I wonder what influence does a capacitance have. For example if one takes an ideal wire (ignoring it's resistance and impedance for simplicity) and runs this wire to the Moon, it should be possible to transfer AC power just because of Moon (and Earth) self capacitance (even if Moon to Earth capacitance would be zero, which is not). I mean it should be possible to send some power over one wire without DC or even AC return path. Wikipedia writes that Earth self capacitance is around 710uF. That is a lot even for 50Hz (around 4.5 Ohms impedance).
That's irrelevant for this discussion, as the earth is acting as a return current path, but you seem to be a bit confused about self-capacitance.
Normally when we talk about capacitance, we really mean mutual capacitance. A large capacitor from a power supply might have 100 000µF printed on the label, which is 0.1F, but that's the mutual capacitance measured between its plates. The self-capacitance will be several orders of magnitude lower, around 100pF. When we talk about charging a capacitor, electrons from the cathode are moved to the anode. The net charge never changes, because the number of electrons inside it, remains the same! This means that if we measure the capacitance between the terminals, it will be 0.1F, but between the earth and the capacitor it will only be 100pF. The earth has such a large self-capacitance, compared to the capacitor, it can be ignored. Now if we take two of those capacitors, place them far enough apart that the mutual capacitance is insignificant and measure the capacitance between them, it will be 50pF, equivalent to them both connected in series.
Well, a capacitor *is* an AC return path. For electrostatics the self capacitance of the two bodies just add in series if you neglect the mutual capacitance (which is only a small correction in this case). However, this isn't electrostatics as the earth-moon distance is nearly 100 wavelengths at 50 Hz. So you have to look at this as a transmission line + antenna problem and I think this falls apart pretty badly. I'll admit I haven't thought a lot about what happens here, but I would guess that even if you manage to launch some power into the impedance presented by the wire it would almost all be radiated rather than make it to the moon.
Yes, of course capacitor is an AC return path, I was not trying to say otherwise. But my point is that it should work without any return also. If there is an RF wave going througth open space (and open space I believe is also a transmittion line) it can obviously transfer power with no return. For example if there is antenna on the Moon surface (ground plane).
In case of one wire telephone signals (higher frequencies), impedance of self capacitance of Earth may be dominating, not the full ground return path impedance. But thats just my guess (I have no clear idea how to calculate).

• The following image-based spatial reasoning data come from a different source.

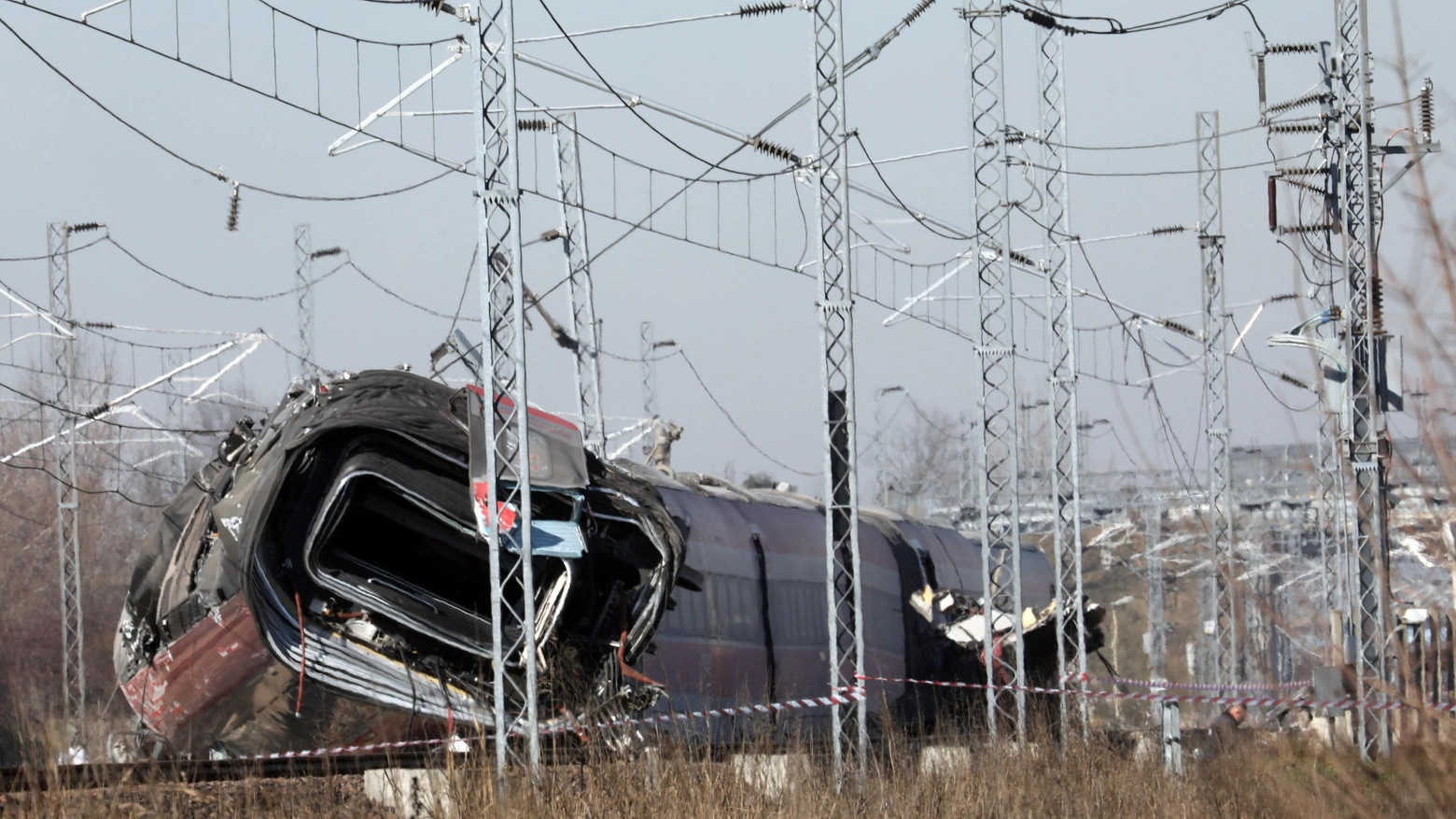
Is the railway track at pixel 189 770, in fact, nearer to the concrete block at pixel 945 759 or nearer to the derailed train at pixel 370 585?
the derailed train at pixel 370 585

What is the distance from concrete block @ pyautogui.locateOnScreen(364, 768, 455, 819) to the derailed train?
0.97 meters

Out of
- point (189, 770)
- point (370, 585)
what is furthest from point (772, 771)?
point (189, 770)

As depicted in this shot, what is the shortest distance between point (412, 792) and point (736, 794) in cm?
219

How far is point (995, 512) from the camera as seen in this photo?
19203mm

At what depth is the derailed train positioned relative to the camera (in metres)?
13.0

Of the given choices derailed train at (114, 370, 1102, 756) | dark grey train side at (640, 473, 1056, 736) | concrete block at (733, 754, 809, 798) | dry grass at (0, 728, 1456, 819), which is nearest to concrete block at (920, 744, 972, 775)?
dry grass at (0, 728, 1456, 819)

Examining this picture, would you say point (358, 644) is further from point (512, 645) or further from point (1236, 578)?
point (1236, 578)

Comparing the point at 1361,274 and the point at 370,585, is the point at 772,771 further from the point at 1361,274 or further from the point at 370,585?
the point at 1361,274

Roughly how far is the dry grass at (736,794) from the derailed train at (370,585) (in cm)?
143

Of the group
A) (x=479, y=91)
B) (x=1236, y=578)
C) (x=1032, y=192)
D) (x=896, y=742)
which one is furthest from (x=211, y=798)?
(x=1032, y=192)

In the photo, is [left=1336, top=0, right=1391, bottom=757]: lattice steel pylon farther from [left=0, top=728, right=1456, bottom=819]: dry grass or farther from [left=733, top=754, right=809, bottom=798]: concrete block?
[left=733, top=754, right=809, bottom=798]: concrete block

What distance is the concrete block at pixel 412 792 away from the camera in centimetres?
1002

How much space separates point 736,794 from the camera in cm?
1037

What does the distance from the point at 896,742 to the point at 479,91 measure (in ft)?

When a circuit is connected to an antenna, electrons are moved to and fro, between the circuit and the antenna. At very high frequencies, the self-capacitance of the circuit itself, is high enough not to matter, lower frequencies require a large ground plane to increase the self-capacitance of the circuit and act as a source/sink for the electrons, much lower frequencies require a physical connection to the earth, otherwise the ground plane would have to be enormous to increase the self-capacitance to the required level.
Old telegraph systems used the earth as a return. The self-capacitance of a cable will be tiny, compared to the earth, so no, the self-capacitance of the cable will dominate that of the earth.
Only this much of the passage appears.